*** MATERIAL FOR THIS TASK ***

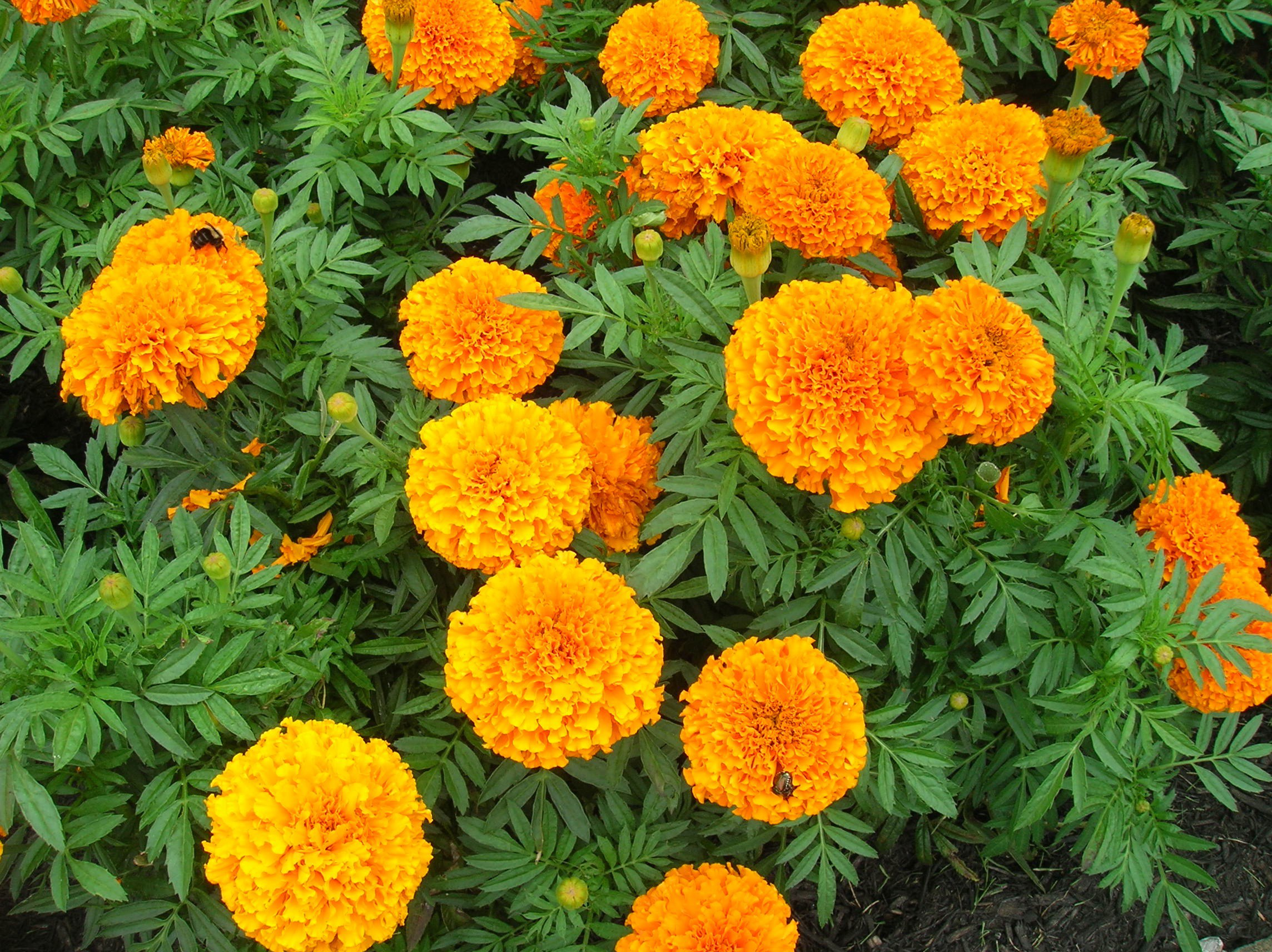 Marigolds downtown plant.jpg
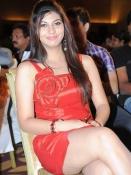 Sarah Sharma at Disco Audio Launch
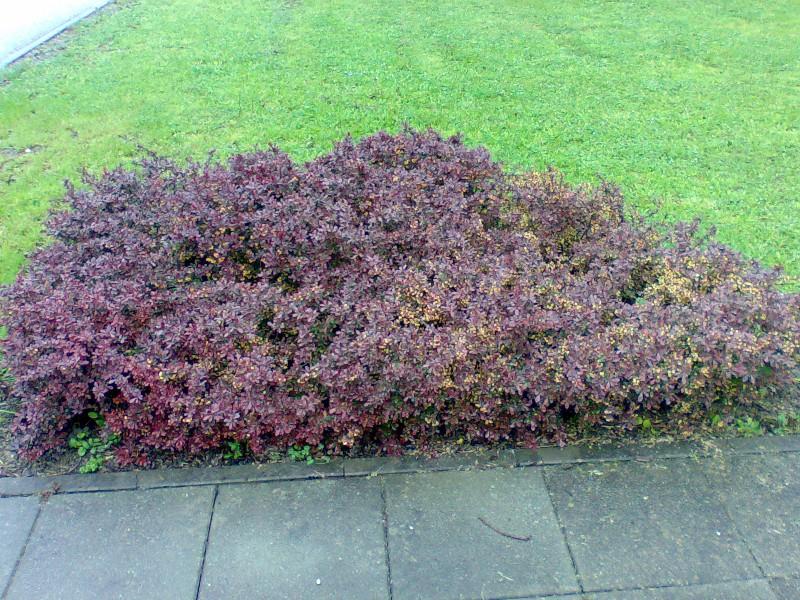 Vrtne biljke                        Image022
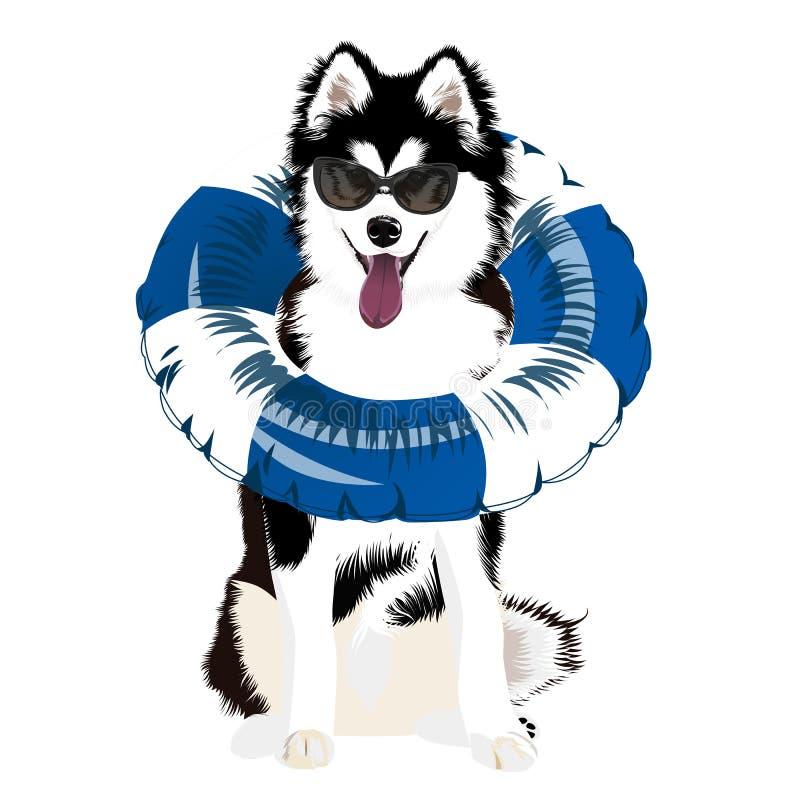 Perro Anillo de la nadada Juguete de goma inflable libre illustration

***
*** MATERIAL FOR THIS TASK ***

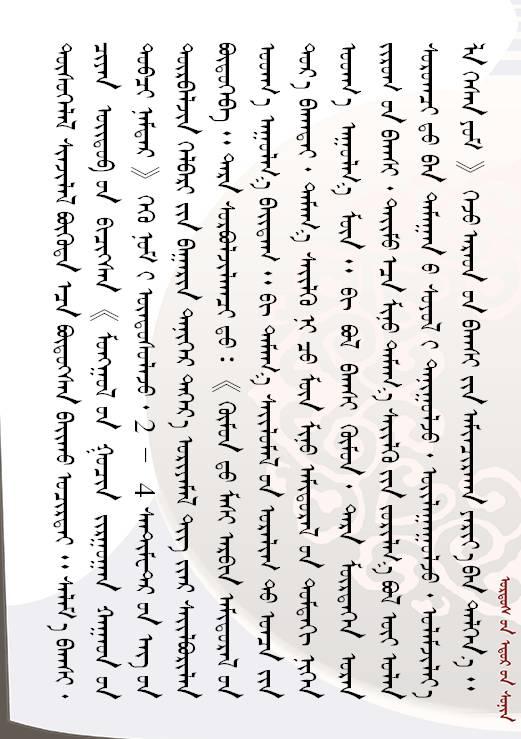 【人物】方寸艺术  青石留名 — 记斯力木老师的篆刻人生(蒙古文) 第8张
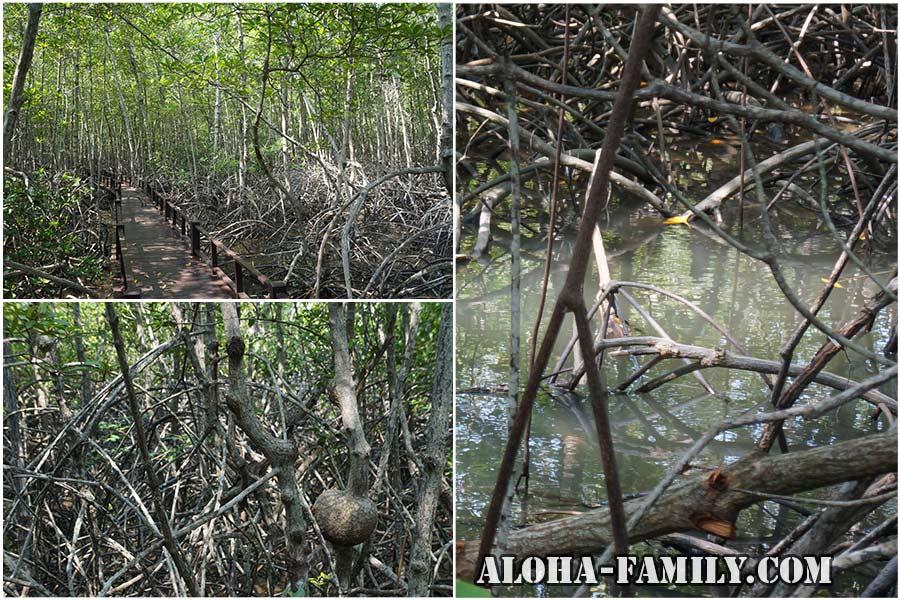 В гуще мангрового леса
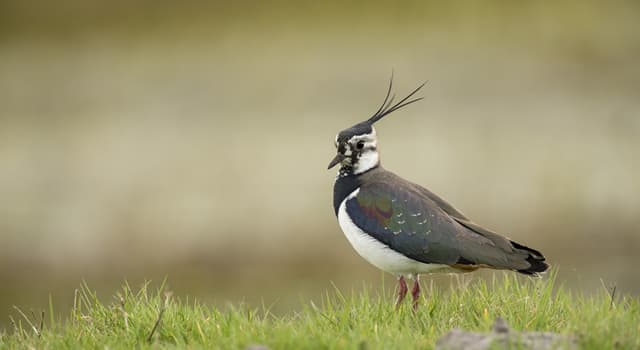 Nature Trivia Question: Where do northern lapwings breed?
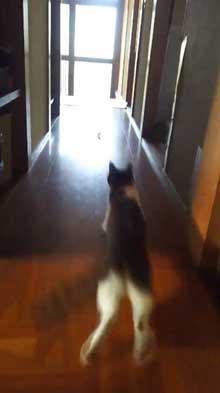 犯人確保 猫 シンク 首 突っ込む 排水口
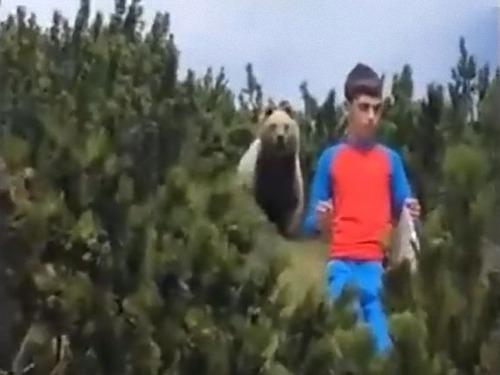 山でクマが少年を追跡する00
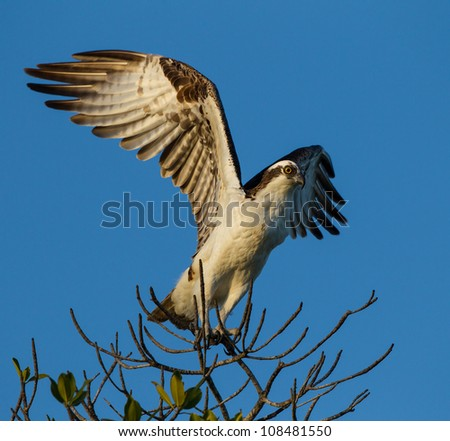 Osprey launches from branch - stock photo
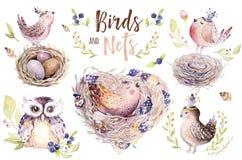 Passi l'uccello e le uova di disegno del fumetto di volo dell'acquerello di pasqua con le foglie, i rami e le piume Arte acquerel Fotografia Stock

***

■ WHAT YOU NEED TO DO ■
What you return must match the lines above from the one with "山でクマが少年を追跡する00" through the one with "Passi l'uccello e" exactly, with both ends included and the pictures excluded.

■ ANSWER TO THIS TASK ■
 山でクマが少年を追跡する00
 Osprey launches from branch - stock photo
 Passi l'uccello e le uova di disegno del fumetto di volo dell'acquerello di pasqua con le foglie, i rami e le piume Arte acquerel Fotografia Stock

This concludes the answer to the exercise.